* INSTRUCTIONS TO FOLLOW:
Omit every picture and return the rest of the data unaltered.

* DATA FOR PROCESSING:
-*-*-
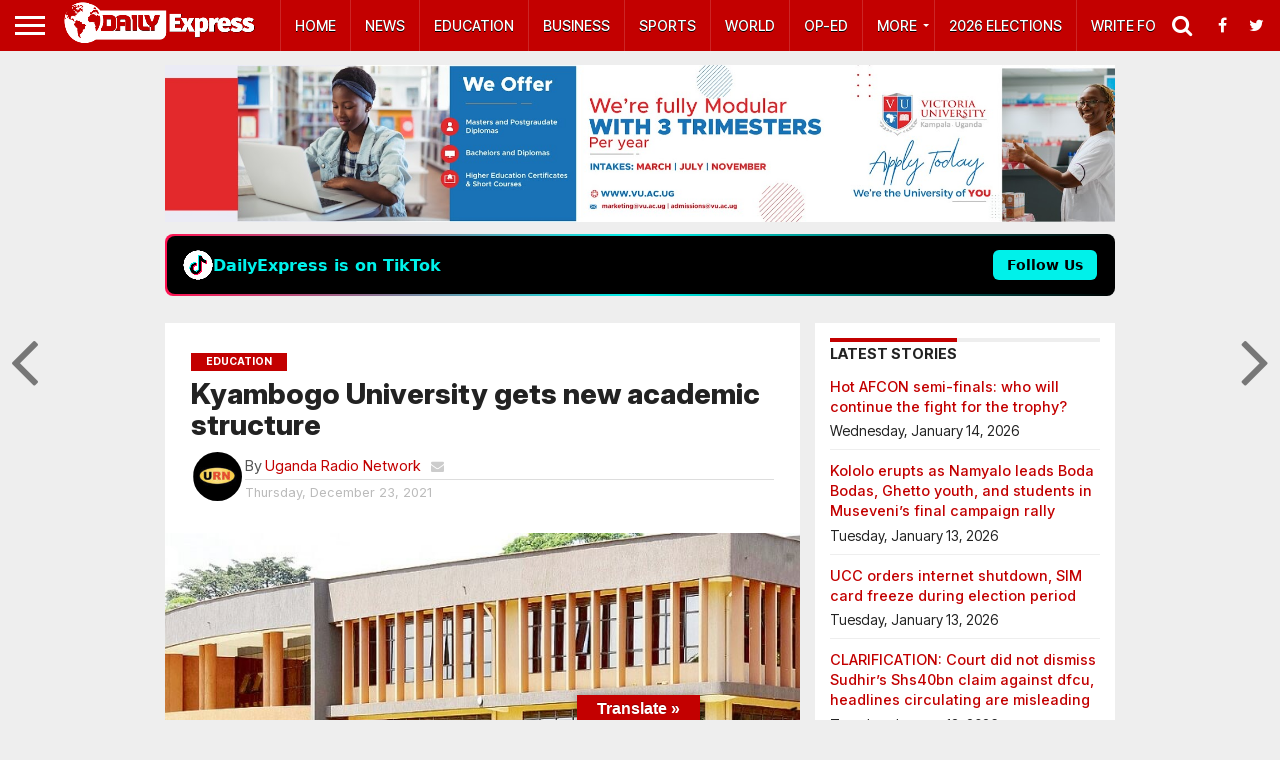

--- FILE ---
content_type: text/html; charset=utf-8
request_url: https://www.google.com/recaptcha/api2/aframe
body_size: 268
content:
<!DOCTYPE HTML><html><head><meta http-equiv="content-type" content="text/html; charset=UTF-8"></head><body><script nonce="i24cT-NmMBIXG5dGkmjOWw">/** Anti-fraud and anti-abuse applications only. See google.com/recaptcha */ try{var clients={'sodar':'https://pagead2.googlesyndication.com/pagead/sodar?'};window.addEventListener("message",function(a){try{if(a.source===window.parent){var b=JSON.parse(a.data);var c=clients[b['id']];if(c){var d=document.createElement('img');d.src=c+b['params']+'&rc='+(localStorage.getItem("rc::a")?sessionStorage.getItem("rc::b"):"");window.document.body.appendChild(d);sessionStorage.setItem("rc::e",parseInt(sessionStorage.getItem("rc::e")||0)+1);localStorage.setItem("rc::h",'1768808652853');}}}catch(b){}});window.parent.postMessage("_grecaptcha_ready", "*");}catch(b){}</script></body></html>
-*-*-
* OUTPUT FOR THIS TASK:
--- FILE ---
content_type: text/html; charset=utf-8
request_url: https://www.google.com/recaptcha/api2/aframe
body_size: 268
content:
<!DOCTYPE HTML><html><head><meta http-equiv="content-type" content="text/html; charset=UTF-8"></head><body><script nonce="i24cT-NmMBIXG5dGkmjOWw">/** Anti-fraud and anti-abuse applications only. See google.com/recaptcha */ try{var clients={'sodar':'https://pagead2.googlesyndication.com/pagead/sodar?'};window.addEventListener("message",function(a){try{if(a.source===window.parent){var b=JSON.parse(a.data);var c=clients[b['id']];if(c){var d=document.createElement('img');d.src=c+b['params']+'&rc='+(localStorage.getItem("rc::a")?sessionStorage.getItem("rc::b"):"");window.document.body.appendChild(d);sessionStorage.setItem("rc::e",parseInt(sessionStorage.getItem("rc::e")||0)+1);localStorage.setItem("rc::h",'1768808652853');}}}catch(b){}});window.parent.postMessage("_grecaptcha_ready", "*");}catch(b){}</script></body></html>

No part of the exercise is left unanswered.